• _TO DO_: Start with the first line of the records below. Output each line exactly, ending with the one that contains "genus: Canis".
*** DATA FOR THIS TASK ***
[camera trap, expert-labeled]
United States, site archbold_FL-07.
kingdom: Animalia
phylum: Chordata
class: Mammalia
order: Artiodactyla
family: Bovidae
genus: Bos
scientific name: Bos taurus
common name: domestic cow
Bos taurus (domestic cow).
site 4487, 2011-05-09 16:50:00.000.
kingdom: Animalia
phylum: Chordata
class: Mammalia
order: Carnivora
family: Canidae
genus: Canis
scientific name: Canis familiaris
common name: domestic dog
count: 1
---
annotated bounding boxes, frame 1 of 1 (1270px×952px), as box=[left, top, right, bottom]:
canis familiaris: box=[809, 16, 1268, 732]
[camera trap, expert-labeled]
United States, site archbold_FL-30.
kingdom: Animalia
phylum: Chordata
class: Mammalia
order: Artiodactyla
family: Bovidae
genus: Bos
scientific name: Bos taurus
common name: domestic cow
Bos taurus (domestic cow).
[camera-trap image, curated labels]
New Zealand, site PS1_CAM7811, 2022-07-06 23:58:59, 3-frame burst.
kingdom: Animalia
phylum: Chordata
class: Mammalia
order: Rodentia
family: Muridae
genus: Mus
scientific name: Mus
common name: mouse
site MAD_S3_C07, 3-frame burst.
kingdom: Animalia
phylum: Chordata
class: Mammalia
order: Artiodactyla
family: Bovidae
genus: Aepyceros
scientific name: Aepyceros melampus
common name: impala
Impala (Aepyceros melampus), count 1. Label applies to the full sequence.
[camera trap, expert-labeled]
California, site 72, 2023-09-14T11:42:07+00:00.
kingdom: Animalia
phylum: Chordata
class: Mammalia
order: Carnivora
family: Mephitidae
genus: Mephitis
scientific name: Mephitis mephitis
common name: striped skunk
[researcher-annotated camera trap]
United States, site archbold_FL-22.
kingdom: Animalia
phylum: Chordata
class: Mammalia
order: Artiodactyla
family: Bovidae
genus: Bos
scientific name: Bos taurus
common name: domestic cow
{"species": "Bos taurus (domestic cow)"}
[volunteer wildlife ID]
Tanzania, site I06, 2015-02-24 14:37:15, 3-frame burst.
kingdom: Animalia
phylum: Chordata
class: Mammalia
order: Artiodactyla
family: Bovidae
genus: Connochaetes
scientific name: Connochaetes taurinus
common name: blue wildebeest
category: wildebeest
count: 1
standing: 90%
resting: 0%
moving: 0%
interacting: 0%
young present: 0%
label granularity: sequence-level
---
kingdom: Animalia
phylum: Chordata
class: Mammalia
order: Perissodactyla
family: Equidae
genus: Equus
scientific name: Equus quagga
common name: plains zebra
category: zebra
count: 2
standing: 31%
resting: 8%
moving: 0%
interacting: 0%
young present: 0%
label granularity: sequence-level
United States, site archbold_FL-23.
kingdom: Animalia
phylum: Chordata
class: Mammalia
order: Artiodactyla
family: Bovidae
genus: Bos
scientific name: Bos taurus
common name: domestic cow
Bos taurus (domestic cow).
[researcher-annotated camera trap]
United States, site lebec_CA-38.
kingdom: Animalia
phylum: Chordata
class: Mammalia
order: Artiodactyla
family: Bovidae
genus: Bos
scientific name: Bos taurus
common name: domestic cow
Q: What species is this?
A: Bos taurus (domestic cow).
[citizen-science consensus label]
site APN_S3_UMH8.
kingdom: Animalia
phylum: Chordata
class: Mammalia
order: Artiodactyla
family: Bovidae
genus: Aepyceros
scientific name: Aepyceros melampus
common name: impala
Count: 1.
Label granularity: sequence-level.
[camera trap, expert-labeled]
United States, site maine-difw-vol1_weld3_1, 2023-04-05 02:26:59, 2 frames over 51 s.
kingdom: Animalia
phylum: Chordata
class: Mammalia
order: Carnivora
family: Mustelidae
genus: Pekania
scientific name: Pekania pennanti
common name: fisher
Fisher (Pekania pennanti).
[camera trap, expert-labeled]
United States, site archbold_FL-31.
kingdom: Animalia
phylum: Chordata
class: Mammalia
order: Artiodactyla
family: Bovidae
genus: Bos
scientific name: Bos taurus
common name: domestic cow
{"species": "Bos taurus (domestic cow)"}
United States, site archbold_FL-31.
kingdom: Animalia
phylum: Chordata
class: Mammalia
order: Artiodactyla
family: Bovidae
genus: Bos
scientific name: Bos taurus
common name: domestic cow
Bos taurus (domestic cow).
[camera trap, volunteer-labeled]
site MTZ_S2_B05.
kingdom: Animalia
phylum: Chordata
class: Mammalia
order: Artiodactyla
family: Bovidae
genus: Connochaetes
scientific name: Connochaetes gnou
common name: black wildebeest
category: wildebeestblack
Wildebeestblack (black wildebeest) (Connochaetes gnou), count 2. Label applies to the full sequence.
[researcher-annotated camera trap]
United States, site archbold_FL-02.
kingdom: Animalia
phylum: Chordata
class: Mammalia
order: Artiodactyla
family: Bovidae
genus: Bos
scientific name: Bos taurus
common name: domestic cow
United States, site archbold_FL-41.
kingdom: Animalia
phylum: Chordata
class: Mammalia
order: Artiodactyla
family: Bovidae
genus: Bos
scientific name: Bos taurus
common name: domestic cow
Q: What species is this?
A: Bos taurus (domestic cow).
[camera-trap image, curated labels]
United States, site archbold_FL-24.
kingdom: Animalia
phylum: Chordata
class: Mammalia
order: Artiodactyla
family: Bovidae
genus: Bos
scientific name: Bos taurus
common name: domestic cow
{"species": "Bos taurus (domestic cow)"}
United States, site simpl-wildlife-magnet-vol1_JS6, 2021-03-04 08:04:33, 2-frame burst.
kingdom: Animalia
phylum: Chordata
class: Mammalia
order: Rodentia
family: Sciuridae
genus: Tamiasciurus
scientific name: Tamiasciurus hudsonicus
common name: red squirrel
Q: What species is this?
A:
*** End of DATA FOR THIS TASK ***
• _ANSWER TO THE PROBLEM_:
[camera trap, expert-labeled]
United States, site archbold_FL-07.
kingdom: Animalia
phylum: Chordata
class: Mammalia
order: Artiodactyla
family: Bovidae
genus: Bos
scientific name: Bos taurus
common name: domestic cow
Bos taurus (domestic cow).
site 4487, 2011-05-09 16:50:00.000.
kingdom: Animalia
phylum: Chordata
class: Mammalia
order: Carnivora
family: Canidae
genus: Canis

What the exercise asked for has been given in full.